Earth's Asteroid Risk Downgraded
xanthines-R-yummy writes "Relax, everyone - the risk of a gigantic asteroid colliding with Earth just got smaller! Nature reports: "A new survey revises down the likelihood of a massive asteroid hitting the Earth by 20-30%. We're only due to collide with rocks larger than one kilometre across roughly once every 600,000 years, it concludes." Whew! What a relief!"
How likely are we to be able to nuke 'em once we see them? How likely are we to see those anyway? We've had several near-misses that we only detected after the asteroid passed us...
If it weren't for fog, the world would run at a really crappy framerate.
Did anyone see Armageddon and then go home unable to sleep for nights on end?
I just find it hard to believe that in the vast informational space of the Internet, this is a story that collided with the front page of Slashdot.
The analysis doesn't change the chance of an asteroid hitting the Earth, points out astronomer Iwan Williams of Queen Mary University of London, UK. "But assuming that there are fewer large asteroids, the damage will be less," he says.

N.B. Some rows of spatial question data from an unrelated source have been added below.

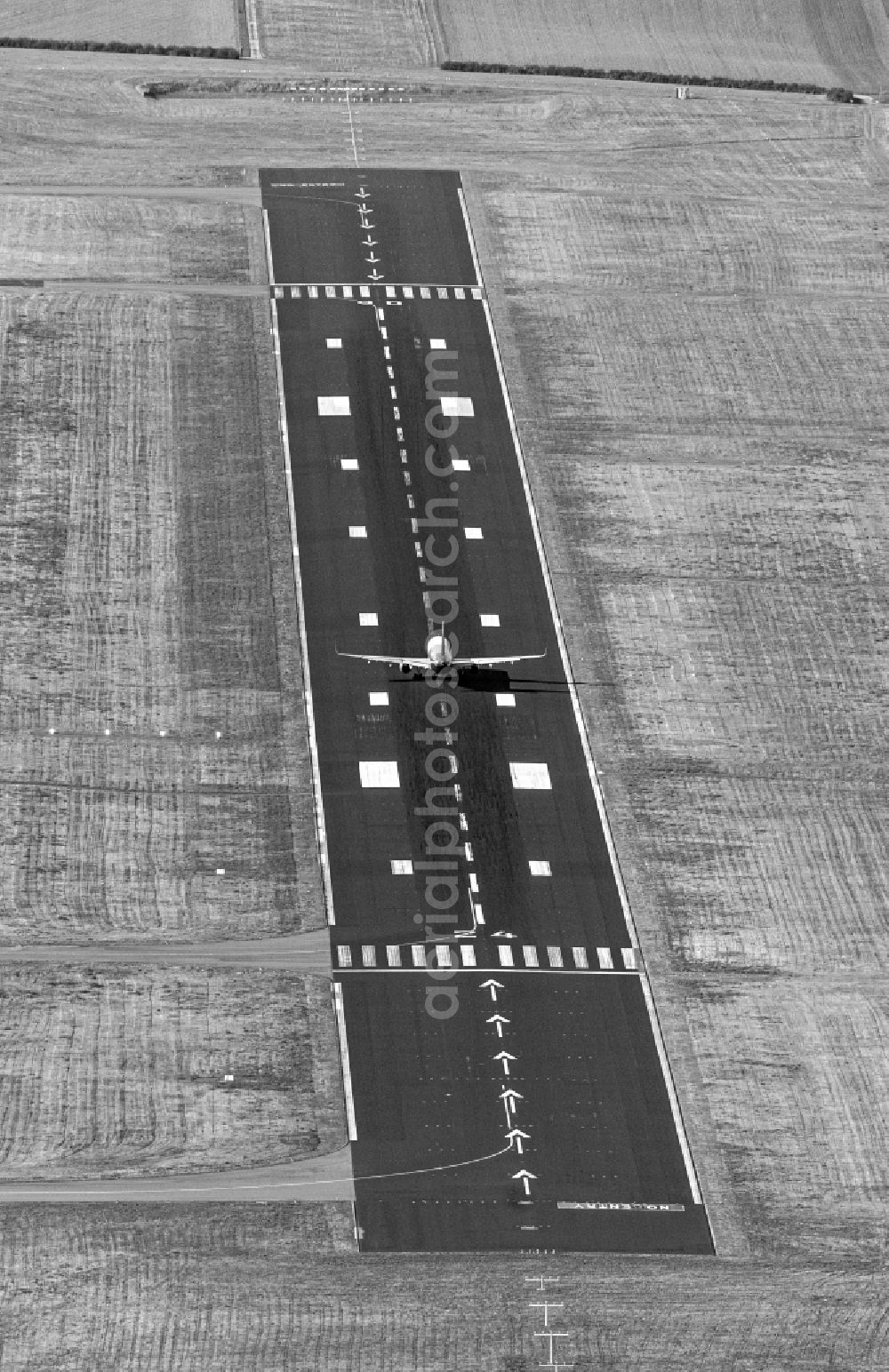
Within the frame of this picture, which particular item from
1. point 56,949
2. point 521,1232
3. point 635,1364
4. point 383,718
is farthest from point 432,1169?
point 383,718

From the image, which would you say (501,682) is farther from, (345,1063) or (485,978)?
(345,1063)

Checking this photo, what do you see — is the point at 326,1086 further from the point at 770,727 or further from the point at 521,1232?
the point at 770,727

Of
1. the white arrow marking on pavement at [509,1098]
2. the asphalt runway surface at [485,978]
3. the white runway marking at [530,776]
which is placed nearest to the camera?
the asphalt runway surface at [485,978]

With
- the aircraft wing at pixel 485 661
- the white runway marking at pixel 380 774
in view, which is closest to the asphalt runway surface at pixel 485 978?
the white runway marking at pixel 380 774

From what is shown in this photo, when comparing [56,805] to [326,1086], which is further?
[56,805]

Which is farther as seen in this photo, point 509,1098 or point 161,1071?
point 161,1071

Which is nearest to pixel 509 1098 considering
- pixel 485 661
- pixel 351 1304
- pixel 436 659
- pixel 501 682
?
pixel 351 1304

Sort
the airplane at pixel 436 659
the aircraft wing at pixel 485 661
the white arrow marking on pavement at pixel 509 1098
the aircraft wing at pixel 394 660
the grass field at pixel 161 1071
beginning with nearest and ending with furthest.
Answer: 1. the grass field at pixel 161 1071
2. the white arrow marking on pavement at pixel 509 1098
3. the airplane at pixel 436 659
4. the aircraft wing at pixel 394 660
5. the aircraft wing at pixel 485 661

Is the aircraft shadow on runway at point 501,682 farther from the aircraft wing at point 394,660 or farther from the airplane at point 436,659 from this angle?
the aircraft wing at point 394,660
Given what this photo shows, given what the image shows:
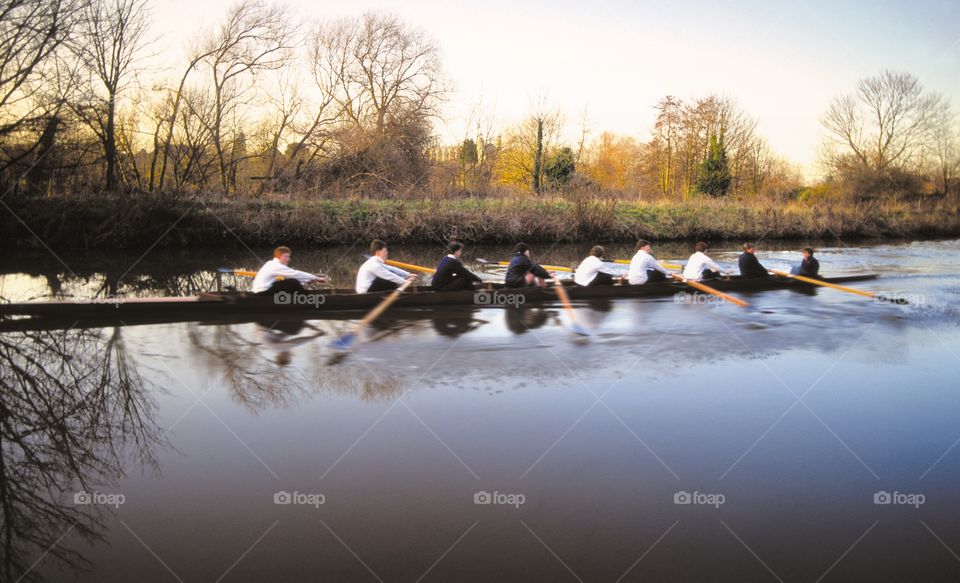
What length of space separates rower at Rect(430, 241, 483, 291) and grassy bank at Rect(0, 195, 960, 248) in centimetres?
1408

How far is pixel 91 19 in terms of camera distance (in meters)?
24.4

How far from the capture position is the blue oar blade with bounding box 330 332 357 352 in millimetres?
9945

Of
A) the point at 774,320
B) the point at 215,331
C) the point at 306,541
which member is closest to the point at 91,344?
the point at 215,331

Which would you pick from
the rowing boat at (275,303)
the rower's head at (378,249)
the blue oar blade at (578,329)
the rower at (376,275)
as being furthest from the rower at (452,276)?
the blue oar blade at (578,329)

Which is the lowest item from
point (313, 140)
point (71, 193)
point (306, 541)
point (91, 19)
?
point (306, 541)

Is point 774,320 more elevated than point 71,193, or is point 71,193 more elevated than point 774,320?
point 71,193

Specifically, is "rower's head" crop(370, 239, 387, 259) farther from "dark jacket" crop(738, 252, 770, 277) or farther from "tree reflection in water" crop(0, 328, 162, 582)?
"dark jacket" crop(738, 252, 770, 277)

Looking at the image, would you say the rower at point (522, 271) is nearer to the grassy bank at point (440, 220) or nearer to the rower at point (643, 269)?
the rower at point (643, 269)

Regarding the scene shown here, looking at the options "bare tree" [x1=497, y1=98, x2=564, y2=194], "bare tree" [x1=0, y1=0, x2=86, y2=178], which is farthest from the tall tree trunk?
"bare tree" [x1=0, y1=0, x2=86, y2=178]

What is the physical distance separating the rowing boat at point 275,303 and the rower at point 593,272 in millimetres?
202

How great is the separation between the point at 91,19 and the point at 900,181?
40.3 meters

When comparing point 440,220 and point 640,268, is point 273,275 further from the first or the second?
point 440,220

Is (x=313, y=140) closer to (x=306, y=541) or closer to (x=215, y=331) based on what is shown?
(x=215, y=331)

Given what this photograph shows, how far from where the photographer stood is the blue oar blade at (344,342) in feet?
32.6
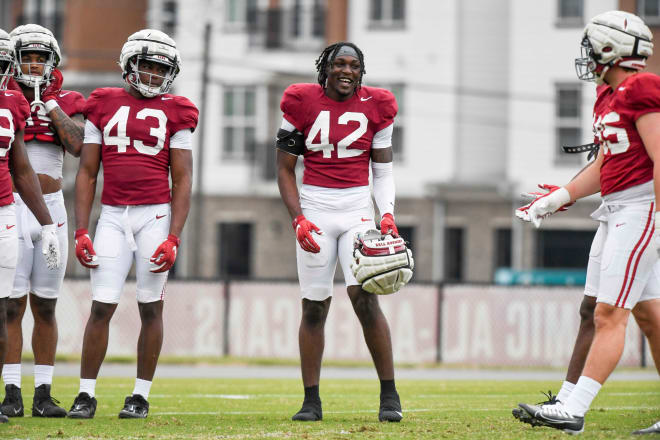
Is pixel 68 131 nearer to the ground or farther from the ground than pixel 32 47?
nearer to the ground

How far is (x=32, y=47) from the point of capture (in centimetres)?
753

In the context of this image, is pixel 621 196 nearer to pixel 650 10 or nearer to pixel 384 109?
pixel 384 109

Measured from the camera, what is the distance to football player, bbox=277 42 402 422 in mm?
7215

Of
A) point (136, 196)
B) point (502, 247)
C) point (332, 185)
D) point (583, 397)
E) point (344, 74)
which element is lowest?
point (502, 247)

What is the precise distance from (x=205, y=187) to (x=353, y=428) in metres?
27.2

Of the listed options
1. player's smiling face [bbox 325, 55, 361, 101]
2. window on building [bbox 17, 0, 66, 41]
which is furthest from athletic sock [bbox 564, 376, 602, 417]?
window on building [bbox 17, 0, 66, 41]

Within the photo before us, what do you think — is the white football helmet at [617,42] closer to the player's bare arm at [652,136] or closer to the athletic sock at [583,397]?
the player's bare arm at [652,136]

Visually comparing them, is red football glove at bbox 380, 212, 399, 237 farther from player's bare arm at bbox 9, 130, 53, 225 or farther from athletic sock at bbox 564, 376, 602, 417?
player's bare arm at bbox 9, 130, 53, 225

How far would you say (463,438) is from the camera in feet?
19.9

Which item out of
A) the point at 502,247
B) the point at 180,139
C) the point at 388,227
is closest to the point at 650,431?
the point at 388,227

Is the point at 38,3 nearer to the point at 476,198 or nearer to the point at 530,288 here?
the point at 476,198

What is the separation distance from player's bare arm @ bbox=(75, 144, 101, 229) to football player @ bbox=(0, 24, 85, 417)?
0.50 ft

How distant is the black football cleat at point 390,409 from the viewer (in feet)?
23.1

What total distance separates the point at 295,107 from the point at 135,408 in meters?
2.30
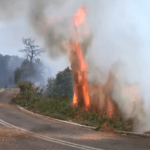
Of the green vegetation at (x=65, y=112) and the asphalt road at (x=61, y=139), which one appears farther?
the green vegetation at (x=65, y=112)

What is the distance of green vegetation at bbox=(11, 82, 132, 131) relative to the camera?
12.6 m

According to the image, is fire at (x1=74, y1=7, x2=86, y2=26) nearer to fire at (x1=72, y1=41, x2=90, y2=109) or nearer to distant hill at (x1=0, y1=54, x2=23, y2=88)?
fire at (x1=72, y1=41, x2=90, y2=109)

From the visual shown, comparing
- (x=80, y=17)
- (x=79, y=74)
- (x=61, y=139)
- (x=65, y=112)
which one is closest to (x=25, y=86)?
(x=79, y=74)

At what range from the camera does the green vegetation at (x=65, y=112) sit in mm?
12562

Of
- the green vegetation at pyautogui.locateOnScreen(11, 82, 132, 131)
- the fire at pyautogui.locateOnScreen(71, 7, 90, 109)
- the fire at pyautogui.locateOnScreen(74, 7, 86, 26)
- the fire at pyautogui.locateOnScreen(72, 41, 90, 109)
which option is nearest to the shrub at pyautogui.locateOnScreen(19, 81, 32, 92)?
the green vegetation at pyautogui.locateOnScreen(11, 82, 132, 131)

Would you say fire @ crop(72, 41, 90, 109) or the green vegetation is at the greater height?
fire @ crop(72, 41, 90, 109)

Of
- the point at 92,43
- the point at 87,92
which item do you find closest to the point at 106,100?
the point at 87,92

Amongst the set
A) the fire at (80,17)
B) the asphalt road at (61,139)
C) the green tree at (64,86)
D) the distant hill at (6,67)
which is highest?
the distant hill at (6,67)

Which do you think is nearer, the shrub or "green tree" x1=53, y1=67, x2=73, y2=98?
the shrub

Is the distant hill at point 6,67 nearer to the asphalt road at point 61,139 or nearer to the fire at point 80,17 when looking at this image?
the fire at point 80,17

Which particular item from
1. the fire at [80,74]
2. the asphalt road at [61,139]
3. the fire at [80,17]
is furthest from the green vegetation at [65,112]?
the fire at [80,17]

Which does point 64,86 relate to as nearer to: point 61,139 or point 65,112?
point 65,112

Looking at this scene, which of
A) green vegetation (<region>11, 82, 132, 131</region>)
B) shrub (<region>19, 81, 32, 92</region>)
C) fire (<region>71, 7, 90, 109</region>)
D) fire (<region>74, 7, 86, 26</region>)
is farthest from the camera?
shrub (<region>19, 81, 32, 92</region>)

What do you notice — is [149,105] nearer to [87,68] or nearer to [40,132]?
[87,68]
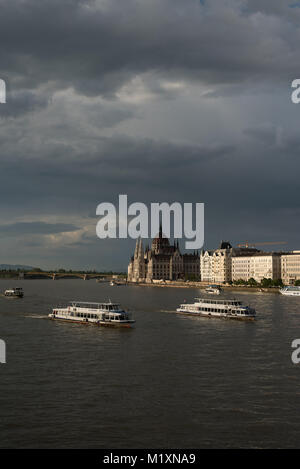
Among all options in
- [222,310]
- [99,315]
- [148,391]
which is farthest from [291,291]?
[148,391]

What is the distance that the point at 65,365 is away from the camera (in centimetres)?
4209

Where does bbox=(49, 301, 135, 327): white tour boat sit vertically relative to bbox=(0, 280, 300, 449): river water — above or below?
above

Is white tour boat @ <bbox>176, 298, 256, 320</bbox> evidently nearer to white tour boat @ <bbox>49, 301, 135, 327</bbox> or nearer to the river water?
white tour boat @ <bbox>49, 301, 135, 327</bbox>

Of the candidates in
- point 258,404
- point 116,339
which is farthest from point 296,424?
point 116,339

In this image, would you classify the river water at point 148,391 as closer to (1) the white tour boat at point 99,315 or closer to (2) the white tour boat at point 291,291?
(1) the white tour boat at point 99,315

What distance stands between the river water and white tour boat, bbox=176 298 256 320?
18532 millimetres

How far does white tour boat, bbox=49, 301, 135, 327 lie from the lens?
6825 cm

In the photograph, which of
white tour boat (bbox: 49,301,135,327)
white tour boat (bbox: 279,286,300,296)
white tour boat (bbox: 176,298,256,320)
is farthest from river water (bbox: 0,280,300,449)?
white tour boat (bbox: 279,286,300,296)

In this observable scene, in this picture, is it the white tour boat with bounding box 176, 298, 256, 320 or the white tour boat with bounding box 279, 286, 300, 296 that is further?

When news editors say, "Damn it, just print something!", this is what we get.
Chr0m0Dr0m!C
It makes a big difference. If it's a Poisson Process, no matter how long we wait, every day our probability of being struck remains the same. If not, every day that we don't get struck, increases our probability for getting struck the next day.
if we're going to be hit by a massive asteroid approximately every 600,000 years, doesn't that kind of make the probability 100%?
I'm the Devil the Windows users warned you about.
We have plenty of more probable ways to destroy civilization. Assuming we do absolutely nothing about the problem for another 1000 years, the change of getting clobbered by "the big one" is still miniscule, and the odds are still much less that we won't detect it in enough time to do something. There have been a few near misses that were not detected until the last moment, but many others were found with decades of warning - enough time to devise a mission from scratch to push the sucker into a slightly different trajectory.
And by that time I predict we will either be i) extinct, ii) living in a second stone age, or iii) have unimaginable technology such as planet wide deflector shields or some super weapon that could take care of the problem in the blink of an eye.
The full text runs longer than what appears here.